Per più di tre italiani su quattro (il 76%) la sanità deve essere pubblica in un Paese, il nostro, nel quale oltre tre milioni di persone hanno rinunciato a curarsi perché non hanno potuto usufruire di prestazioni sanitarie a pagamento. È quanto emerge da un’indagine realizzata dall’Istituto Piepoli per la Fnomceo, la Federazione nazionale degli Ordini dei medici chirurghi e degli odontoiatri, e presentata a Roma durante il convegno sul tema “Valore salute: Ssn volano di progresso del Paese. I 45 anni del Servizio sanitario nazionale, un’eccellenza italiana”.
Le interviste hanno riguardato un campione di mille persone di età compresa tra 15 e 75 anni, e un campione di 300 medici e odontoiatri.

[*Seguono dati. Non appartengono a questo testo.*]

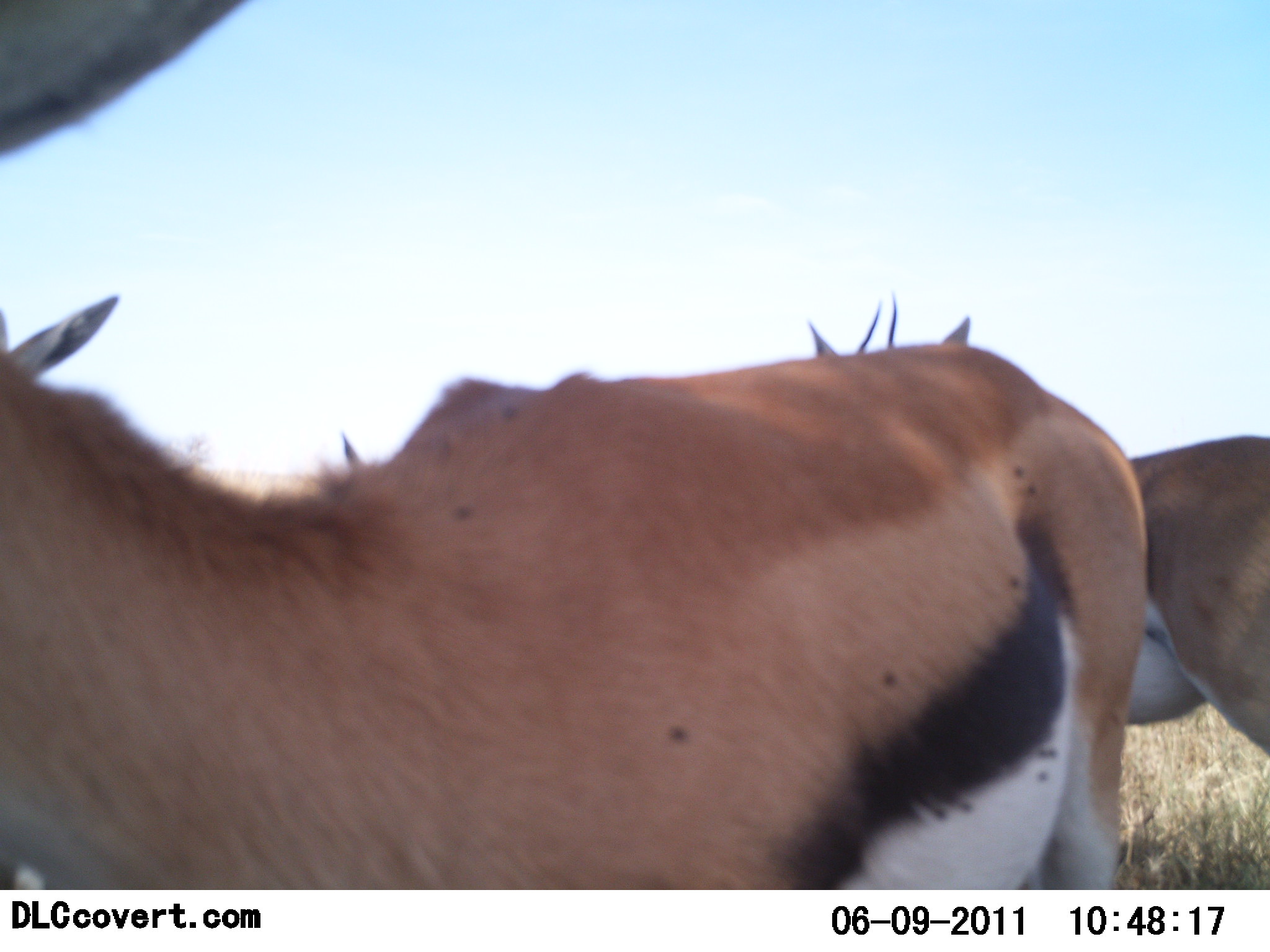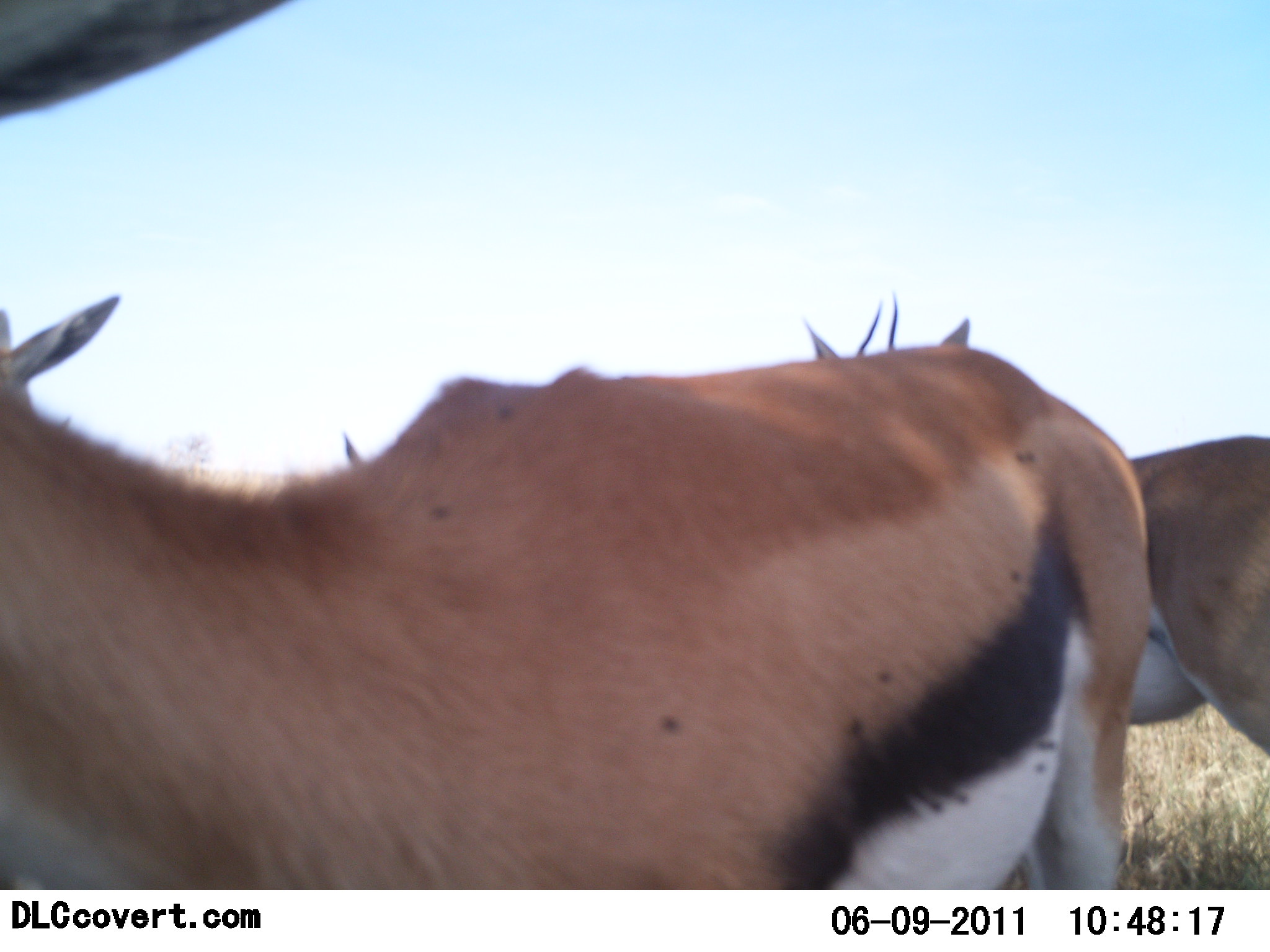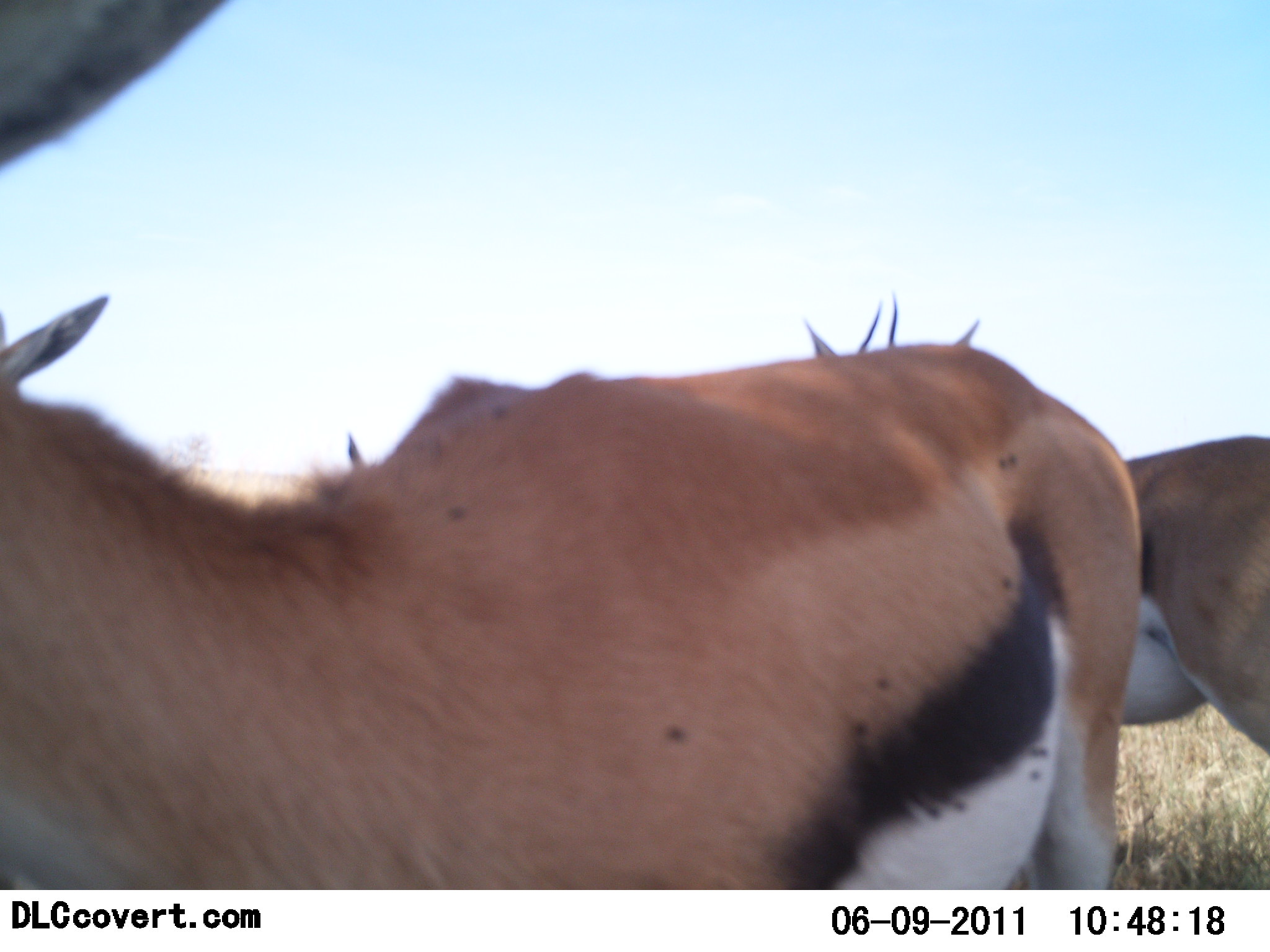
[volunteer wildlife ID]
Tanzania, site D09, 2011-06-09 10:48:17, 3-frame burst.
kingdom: Animalia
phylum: Chordata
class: Mammalia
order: Artiodactyla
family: Bovidae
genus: Eudorcas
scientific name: Eudorcas thomsonii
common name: thomson's gazelle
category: gazellethomsons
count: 3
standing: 100%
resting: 0%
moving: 0%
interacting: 0%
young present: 0%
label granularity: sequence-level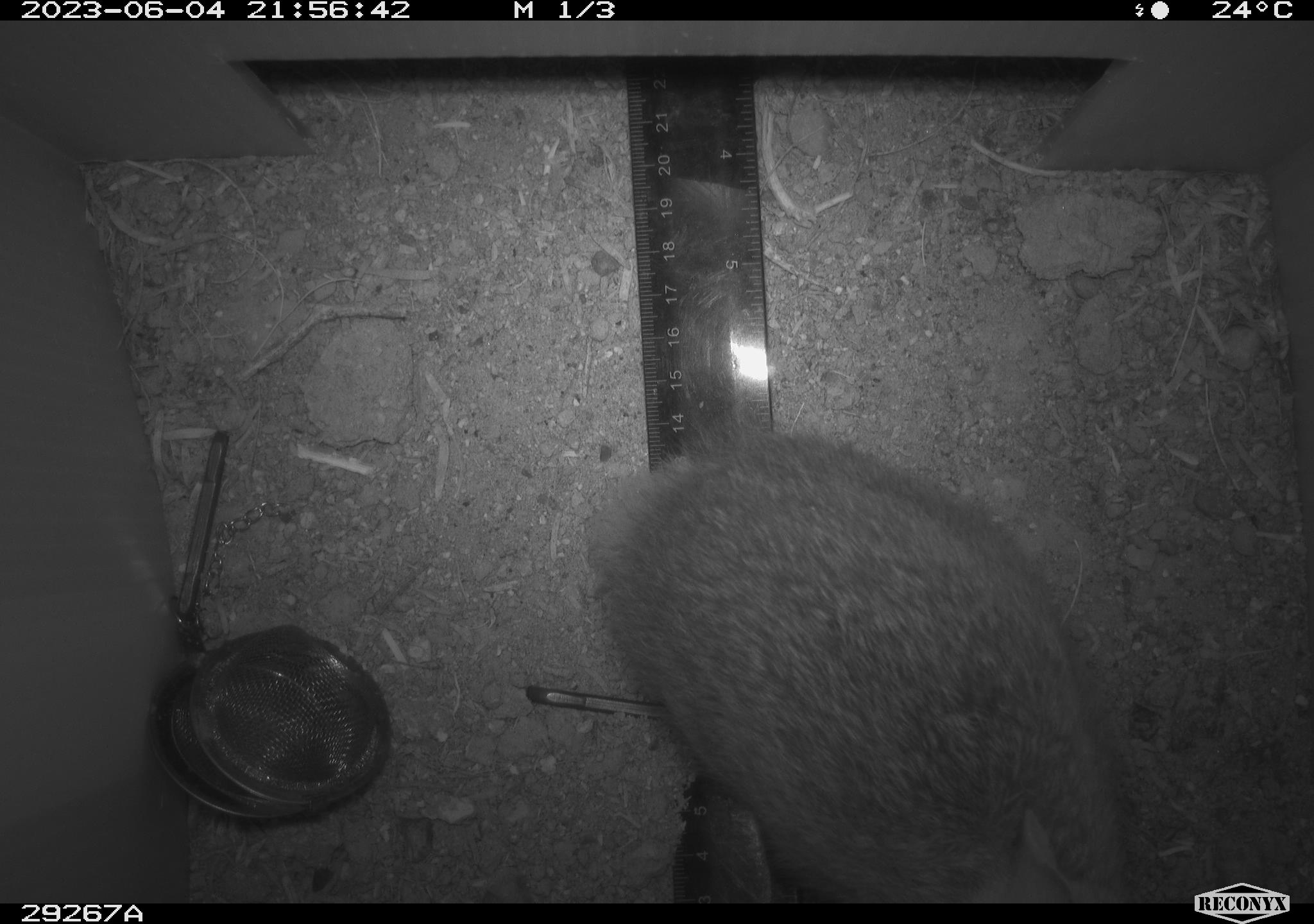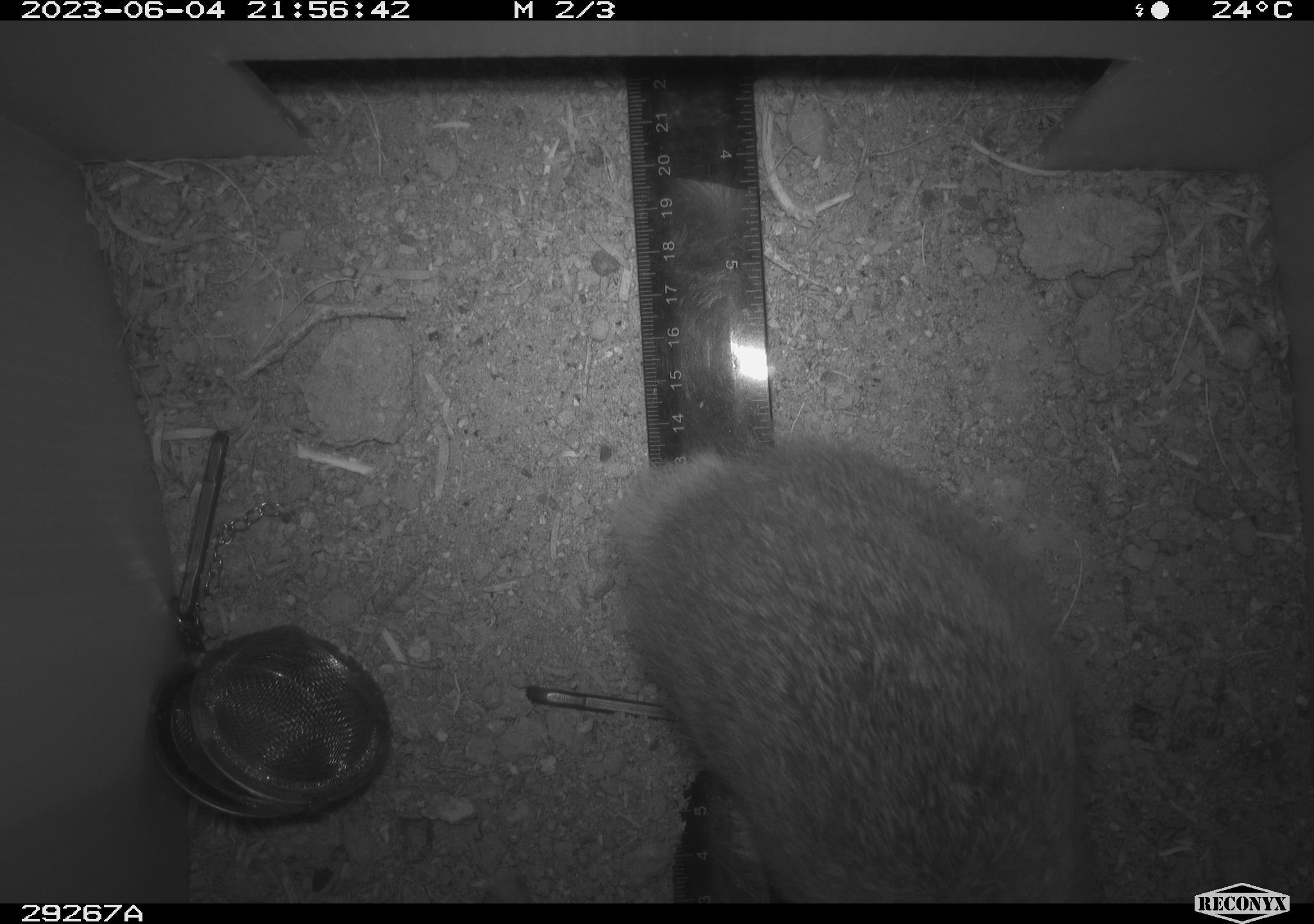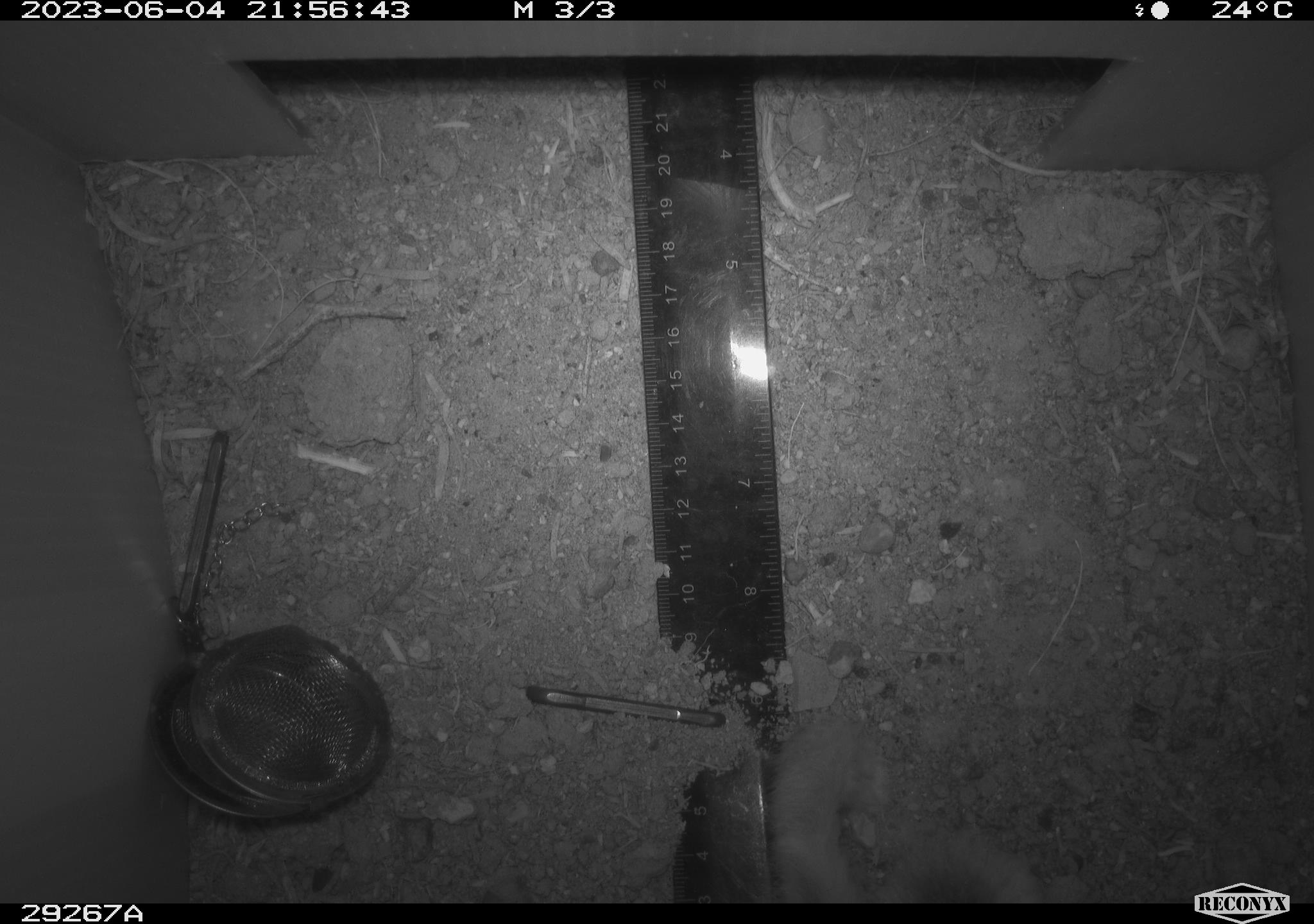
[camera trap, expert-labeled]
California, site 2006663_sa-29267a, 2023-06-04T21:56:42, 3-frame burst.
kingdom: Animalia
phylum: Chordata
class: Mammalia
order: Lagomorpha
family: Leporidae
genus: Sylvilagus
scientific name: Sylvilagus audubonii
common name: desert cottontail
Desert cottontail (Sylvilagus audubonii).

Per il 90% degli intervistati la sanità deve essere una priorità del Governo nella Finanziaria. Secondo quanto è emerso, il 54% degli italiani promuove il servizio sanitario regionale, ma con grandi differenze territoriali. Se, infatti, al nord si raggiungono picchi del 69% di soddisfazione, al sud e nelle isole ci si ferma a quota 41%. Il 73% degli intervistati, inoltre, ha apprezzato l’avvento della tecnologia, in particolare per quanto riguarda le ricette elettroniche e il ritiro dei referti online, ma il 92% ha dichiarato di non essere disposto a farsi curare da una piattaforma di intelligenza artificiale. Il 75%, inoltre, ha detto a chiare lettere di non voler rinunciare al diritto di scegliere il medico di famiglia.
Dall’indagine è emerso che sempre più cittadini sono costretti a spostarsi in altre Regioni alla ricerca di centri di eccellenza, con punte del 79% al Sud e nelle isole. La stragrande maggioranza degli italiani, il 93%, vorrebbe, per questa ragione, un aiuto dallo Stato: oltre otto persone su dieci, invece, vorrebbero un’organizzazione sanitaria che porti l’eccellenza nei luoghi dove si vive, senza costringere i malati ai cosiddetti “viaggi della speranza”.